- [Görev 1]:
İlk insanlarla ilgili metne göre Homo türünün ilk örneği hangisidir?
- [Görev 2]:
İlk insanlarla ilgili metinde "Sosyal Sınıflar Nasıl" sözlerini içeren yerle açılıp "sahip olduğu keşfedilmiştir." sözleriyle kapanan kısmı harfi harfine kopyalayın.

- [Verilen Metin]:
◇ ◇ ◇ ◇ ◇
Sosyal Sınıflar Nasıl Ortaya Çıkmıştır?

İnsan ırkının (homo) Orta Afrika’dan geldiği düşünülmektedir. İlk insanlar kas kuvveti olarak yırtıcı hayvanlara karşı daha güçsüz oldukları için avcılıktan daha çok toplayıcılığa yönelmişlerdir. Toplayıcılığa yönelen ilk insanlar günümüzden 7 ila 2,2 milyon yıl önce ayağa kalkmaya ve iki ayak üzerinde yürüme (bipedalizm) kabiliyeti geliştirmeye başlamışlardır. Tarih aralığının fazla olmasının nedeni ise 2002 yılında bulunan ve homo cinsine yakın bir tür olan “Sahelanthropus tchadensis”in bulunması ardından yürütülen çalışmalarda bu türün 7 milyon yıl öncesinde bipedalizm kabiliyetine sahip olduğu anlaşılmıştır. 2,2 milyon yıl öncesinde ise Homo türünün ilk örneği olan Homo habilis’in yaşadığı ve yine onun da bipedalizm kabiliyetine sahip olduğu keşfedilmiştir.
◇ ◇ ◇ ◇ ◇
- [Veri Kayıtları]:

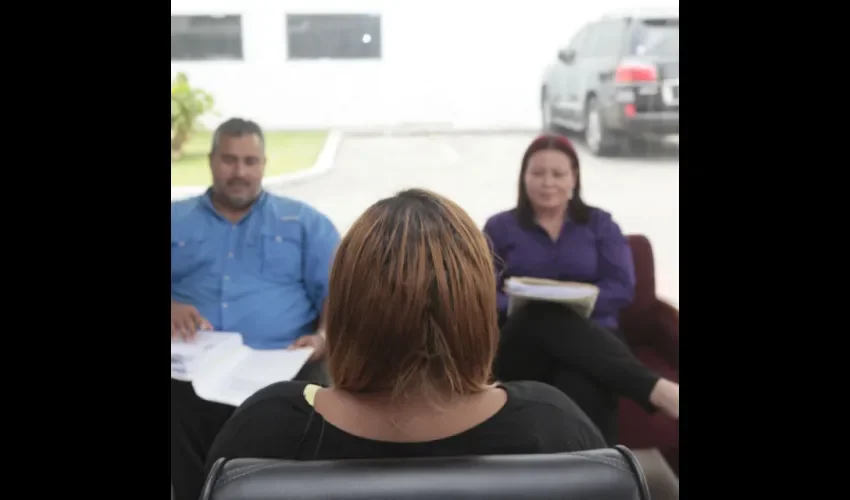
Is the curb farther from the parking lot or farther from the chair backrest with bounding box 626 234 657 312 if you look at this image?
the chair backrest with bounding box 626 234 657 312

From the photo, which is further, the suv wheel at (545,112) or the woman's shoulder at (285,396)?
the suv wheel at (545,112)

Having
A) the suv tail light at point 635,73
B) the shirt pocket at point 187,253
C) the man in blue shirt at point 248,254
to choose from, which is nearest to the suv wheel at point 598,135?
the suv tail light at point 635,73

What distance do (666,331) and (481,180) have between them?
0.89 metres

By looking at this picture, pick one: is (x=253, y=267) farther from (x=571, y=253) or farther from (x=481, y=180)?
(x=571, y=253)

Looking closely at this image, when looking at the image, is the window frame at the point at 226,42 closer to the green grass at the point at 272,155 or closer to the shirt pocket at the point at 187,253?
the green grass at the point at 272,155

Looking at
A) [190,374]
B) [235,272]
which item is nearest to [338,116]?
[235,272]

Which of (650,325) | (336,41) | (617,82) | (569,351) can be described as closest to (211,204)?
(336,41)

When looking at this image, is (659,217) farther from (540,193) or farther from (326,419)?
(326,419)

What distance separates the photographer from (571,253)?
8.66ft

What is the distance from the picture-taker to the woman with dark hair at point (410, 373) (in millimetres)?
1031

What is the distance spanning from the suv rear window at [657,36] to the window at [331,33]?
948 mm

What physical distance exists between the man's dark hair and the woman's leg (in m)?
1.07
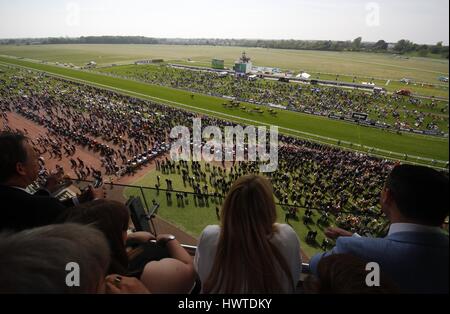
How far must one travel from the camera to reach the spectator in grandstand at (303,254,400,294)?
107 cm

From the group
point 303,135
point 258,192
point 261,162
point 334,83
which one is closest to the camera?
point 258,192

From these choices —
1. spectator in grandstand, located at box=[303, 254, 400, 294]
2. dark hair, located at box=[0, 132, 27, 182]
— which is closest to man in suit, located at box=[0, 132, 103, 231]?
dark hair, located at box=[0, 132, 27, 182]

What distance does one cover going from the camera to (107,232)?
64.8 inches

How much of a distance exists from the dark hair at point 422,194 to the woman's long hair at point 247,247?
73 centimetres

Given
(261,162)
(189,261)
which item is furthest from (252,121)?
(189,261)

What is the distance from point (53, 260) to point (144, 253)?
40.3 inches

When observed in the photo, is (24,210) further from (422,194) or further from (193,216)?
(193,216)

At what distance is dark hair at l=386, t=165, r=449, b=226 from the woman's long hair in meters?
0.73

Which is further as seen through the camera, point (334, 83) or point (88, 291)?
point (334, 83)

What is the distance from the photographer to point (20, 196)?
2092mm
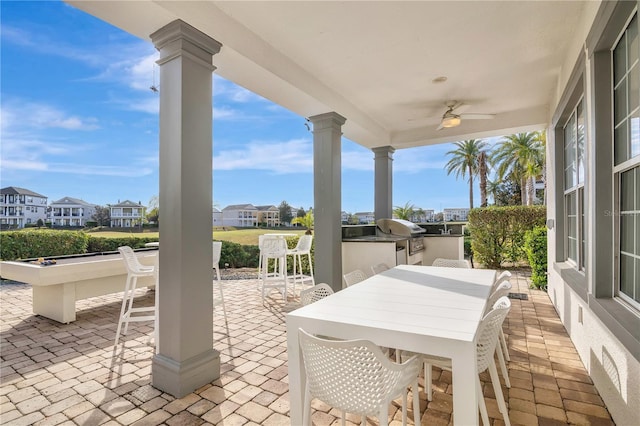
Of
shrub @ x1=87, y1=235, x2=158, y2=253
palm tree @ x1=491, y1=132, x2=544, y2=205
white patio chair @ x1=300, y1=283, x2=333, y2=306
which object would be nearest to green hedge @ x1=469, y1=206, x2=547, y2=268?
white patio chair @ x1=300, y1=283, x2=333, y2=306

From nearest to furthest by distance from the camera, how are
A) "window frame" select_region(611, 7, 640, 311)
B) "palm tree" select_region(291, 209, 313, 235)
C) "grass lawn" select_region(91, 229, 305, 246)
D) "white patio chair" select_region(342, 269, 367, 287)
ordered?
"window frame" select_region(611, 7, 640, 311) < "white patio chair" select_region(342, 269, 367, 287) < "grass lawn" select_region(91, 229, 305, 246) < "palm tree" select_region(291, 209, 313, 235)

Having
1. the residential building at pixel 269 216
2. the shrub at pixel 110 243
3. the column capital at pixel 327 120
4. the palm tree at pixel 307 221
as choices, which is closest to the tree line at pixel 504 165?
the residential building at pixel 269 216

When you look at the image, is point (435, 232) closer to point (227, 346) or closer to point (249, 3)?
point (227, 346)

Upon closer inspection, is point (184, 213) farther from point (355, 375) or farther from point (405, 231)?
point (405, 231)

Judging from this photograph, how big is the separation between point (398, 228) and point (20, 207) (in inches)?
294

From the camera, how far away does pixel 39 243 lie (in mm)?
6957

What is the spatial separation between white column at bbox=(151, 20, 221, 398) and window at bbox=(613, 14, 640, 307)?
2.78 metres

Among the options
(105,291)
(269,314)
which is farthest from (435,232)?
(105,291)

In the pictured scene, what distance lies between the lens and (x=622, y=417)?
1751 millimetres

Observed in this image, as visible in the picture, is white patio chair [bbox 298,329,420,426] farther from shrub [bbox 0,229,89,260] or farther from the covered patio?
shrub [bbox 0,229,89,260]

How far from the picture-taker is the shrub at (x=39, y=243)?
262 inches

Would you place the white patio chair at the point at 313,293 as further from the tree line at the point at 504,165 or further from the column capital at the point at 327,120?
the tree line at the point at 504,165

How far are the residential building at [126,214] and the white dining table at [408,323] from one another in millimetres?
8352

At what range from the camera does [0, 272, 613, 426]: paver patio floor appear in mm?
1976
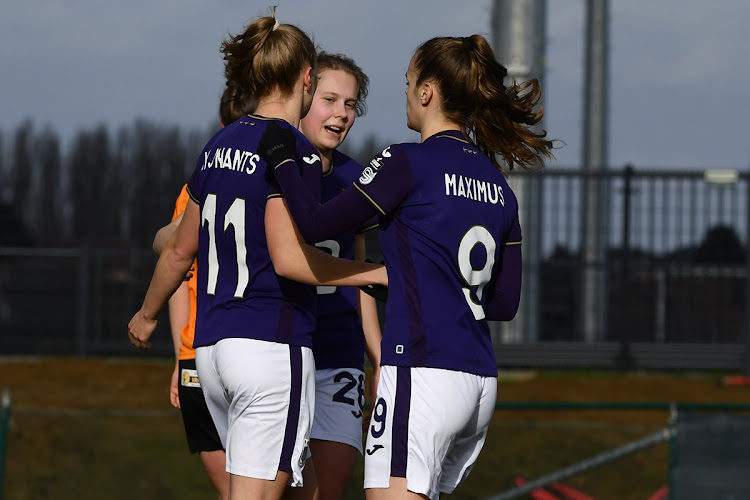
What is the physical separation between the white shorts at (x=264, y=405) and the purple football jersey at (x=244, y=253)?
0.17 ft

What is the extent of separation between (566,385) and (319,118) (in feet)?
31.3

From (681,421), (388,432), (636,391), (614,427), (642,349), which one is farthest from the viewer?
(642,349)

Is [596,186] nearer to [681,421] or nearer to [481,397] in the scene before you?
[681,421]

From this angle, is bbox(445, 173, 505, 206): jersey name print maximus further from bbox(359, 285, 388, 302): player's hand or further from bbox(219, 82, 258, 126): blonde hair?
bbox(219, 82, 258, 126): blonde hair

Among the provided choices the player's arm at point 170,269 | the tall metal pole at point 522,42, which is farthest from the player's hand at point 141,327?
the tall metal pole at point 522,42

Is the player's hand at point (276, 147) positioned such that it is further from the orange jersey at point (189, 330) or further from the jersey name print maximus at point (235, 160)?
the orange jersey at point (189, 330)

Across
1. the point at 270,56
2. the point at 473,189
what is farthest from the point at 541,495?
the point at 270,56

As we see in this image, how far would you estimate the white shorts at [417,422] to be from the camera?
3.24 m

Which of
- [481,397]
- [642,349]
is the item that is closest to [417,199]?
[481,397]

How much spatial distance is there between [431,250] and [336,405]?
1.20m

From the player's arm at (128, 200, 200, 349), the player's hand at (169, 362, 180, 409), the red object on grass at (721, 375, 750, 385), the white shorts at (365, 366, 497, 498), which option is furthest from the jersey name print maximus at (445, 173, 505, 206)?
the red object on grass at (721, 375, 750, 385)

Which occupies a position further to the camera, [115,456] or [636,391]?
[636,391]

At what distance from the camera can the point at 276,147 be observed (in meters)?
3.36

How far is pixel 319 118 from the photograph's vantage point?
4.43 m
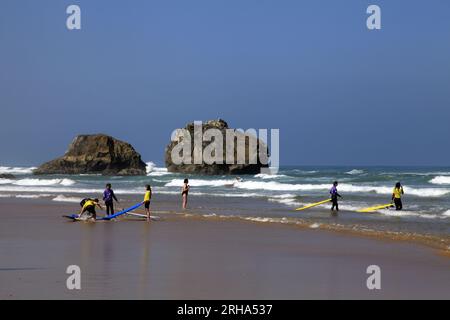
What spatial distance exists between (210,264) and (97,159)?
7662 cm

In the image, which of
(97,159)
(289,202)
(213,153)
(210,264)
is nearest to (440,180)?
(289,202)

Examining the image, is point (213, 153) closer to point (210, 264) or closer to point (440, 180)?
point (440, 180)

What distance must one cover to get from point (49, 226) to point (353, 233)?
26.8ft

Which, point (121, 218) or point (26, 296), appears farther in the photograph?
point (121, 218)

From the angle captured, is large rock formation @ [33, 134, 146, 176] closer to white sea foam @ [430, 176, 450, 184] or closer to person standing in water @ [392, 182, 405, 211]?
white sea foam @ [430, 176, 450, 184]

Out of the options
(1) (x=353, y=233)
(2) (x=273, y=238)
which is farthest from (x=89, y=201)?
(1) (x=353, y=233)

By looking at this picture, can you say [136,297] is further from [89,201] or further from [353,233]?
[89,201]

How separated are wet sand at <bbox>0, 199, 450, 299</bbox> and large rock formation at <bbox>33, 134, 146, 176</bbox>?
68652mm

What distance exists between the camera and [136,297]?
7676mm

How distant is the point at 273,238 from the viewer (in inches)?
568

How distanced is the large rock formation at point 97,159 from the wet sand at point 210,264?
6865 centimetres

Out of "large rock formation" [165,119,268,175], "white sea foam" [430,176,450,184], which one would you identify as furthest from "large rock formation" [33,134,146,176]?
"white sea foam" [430,176,450,184]
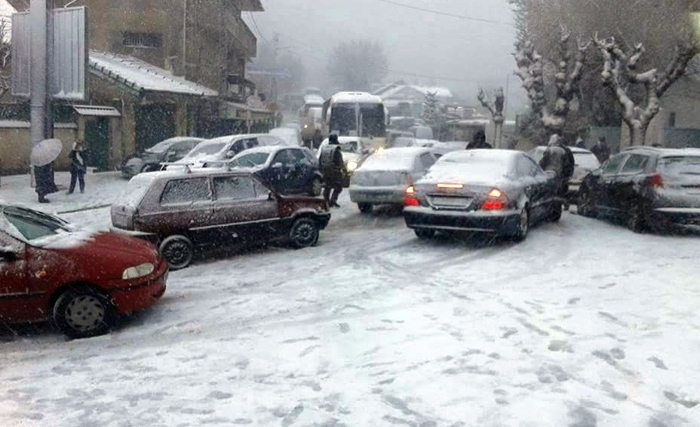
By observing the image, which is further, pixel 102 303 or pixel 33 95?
pixel 33 95

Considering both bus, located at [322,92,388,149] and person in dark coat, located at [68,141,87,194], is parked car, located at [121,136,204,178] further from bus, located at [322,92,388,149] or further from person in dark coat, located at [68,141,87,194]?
bus, located at [322,92,388,149]

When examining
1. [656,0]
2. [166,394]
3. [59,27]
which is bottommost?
[166,394]

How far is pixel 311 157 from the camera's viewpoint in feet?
53.8

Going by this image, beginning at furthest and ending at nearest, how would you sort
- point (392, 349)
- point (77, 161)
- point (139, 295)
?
point (77, 161), point (139, 295), point (392, 349)

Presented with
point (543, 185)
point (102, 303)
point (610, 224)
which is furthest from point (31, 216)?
point (610, 224)

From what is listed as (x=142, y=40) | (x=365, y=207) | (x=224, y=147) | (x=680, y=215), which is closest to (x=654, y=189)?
(x=680, y=215)

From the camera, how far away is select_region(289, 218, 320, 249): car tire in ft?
37.5

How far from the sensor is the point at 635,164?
1269cm

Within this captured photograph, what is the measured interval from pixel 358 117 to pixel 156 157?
902 centimetres

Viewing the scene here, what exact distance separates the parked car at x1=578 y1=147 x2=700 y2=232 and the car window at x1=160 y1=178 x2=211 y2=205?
7247 mm

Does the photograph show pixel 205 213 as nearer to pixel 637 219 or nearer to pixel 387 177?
pixel 387 177

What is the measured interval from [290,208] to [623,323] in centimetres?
587

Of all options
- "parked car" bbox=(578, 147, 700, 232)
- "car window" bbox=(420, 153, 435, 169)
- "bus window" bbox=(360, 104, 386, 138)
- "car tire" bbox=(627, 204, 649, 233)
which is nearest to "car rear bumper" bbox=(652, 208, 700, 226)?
"parked car" bbox=(578, 147, 700, 232)

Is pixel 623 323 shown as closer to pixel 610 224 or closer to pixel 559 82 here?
pixel 610 224
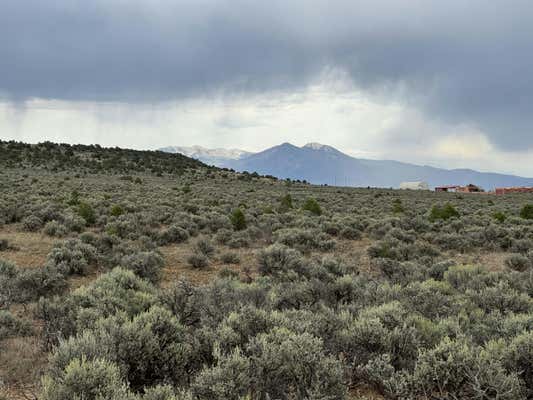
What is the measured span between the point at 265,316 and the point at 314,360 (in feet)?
4.40

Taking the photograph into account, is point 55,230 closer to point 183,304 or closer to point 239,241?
point 239,241

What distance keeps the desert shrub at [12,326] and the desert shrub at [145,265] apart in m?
3.06

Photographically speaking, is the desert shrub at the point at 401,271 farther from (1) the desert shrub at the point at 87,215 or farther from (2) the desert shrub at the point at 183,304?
(1) the desert shrub at the point at 87,215

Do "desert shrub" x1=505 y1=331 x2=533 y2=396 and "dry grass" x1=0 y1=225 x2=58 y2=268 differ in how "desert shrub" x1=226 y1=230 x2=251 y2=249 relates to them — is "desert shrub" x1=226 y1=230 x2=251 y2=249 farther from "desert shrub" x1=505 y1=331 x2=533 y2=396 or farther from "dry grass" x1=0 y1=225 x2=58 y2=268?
"desert shrub" x1=505 y1=331 x2=533 y2=396

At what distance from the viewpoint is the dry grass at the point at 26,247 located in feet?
33.0

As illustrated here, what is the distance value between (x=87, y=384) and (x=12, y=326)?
344 cm

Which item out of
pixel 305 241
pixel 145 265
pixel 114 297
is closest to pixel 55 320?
pixel 114 297

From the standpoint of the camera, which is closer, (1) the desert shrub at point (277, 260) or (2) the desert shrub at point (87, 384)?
(2) the desert shrub at point (87, 384)

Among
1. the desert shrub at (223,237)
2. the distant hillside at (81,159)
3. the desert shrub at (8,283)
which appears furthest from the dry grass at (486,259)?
the distant hillside at (81,159)

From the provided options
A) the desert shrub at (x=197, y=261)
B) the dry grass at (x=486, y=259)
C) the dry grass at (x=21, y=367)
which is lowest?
the dry grass at (x=21, y=367)

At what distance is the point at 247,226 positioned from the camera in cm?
1598

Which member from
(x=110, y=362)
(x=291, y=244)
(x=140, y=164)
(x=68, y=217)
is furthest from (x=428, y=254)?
(x=140, y=164)

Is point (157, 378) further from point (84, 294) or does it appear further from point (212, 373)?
point (84, 294)

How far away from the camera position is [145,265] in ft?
30.2
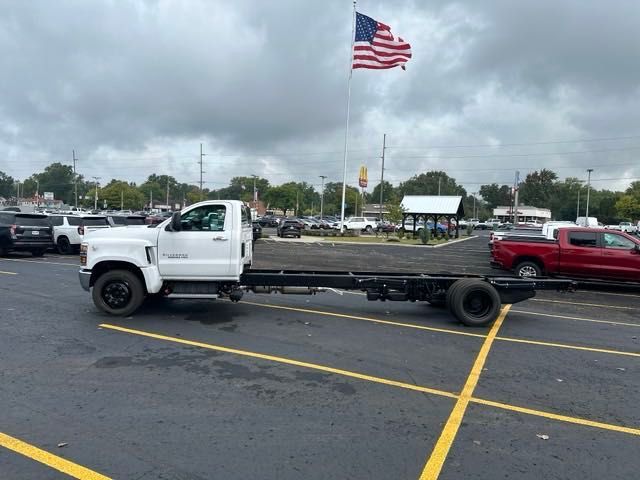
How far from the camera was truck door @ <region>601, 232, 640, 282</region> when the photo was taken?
1279 cm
◇ ◇ ◇ ◇ ◇
- [Tam Yanıt 1]:
Homo habilis.

- [Tam Yanıt 2]:
Sosyal Sınıflar Nasıl Ortaya Çıkmıştır?

İnsan ırkının (homo) Orta Afrika’dan geldiği düşünülmektedir. İlk insanlar kas kuvveti olarak yırtıcı hayvanlara karşı daha güçsüz oldukları için avcılıktan daha çok toplayıcılığa yönelmişlerdir. Toplayıcılığa yönelen ilk insanlar günümüzden 7 ila 2,2 milyon yıl önce ayağa kalkmaya ve iki ayak üzerinde yürüme (bipedalizm) kabiliyeti geliştirmeye başlamışlardır. Tarih aralığının fazla olmasının nedeni ise 2002 yılında bulunan ve homo cinsine yakın bir tür olan “Sahelanthropus tchadensis”in bulunması ardından yürütülen çalışmalarda bu türün 7 milyon yıl öncesinde bipedalizm kabiliyetine sahip olduğu anlaşılmıştır. 2,2 milyon yıl öncesinde ise Homo türünün ilk örneği olan Homo habilis’in yaşadığı ve yine onun da bipedalizm kabiliyetine sahip olduğu keşfedilmiştir.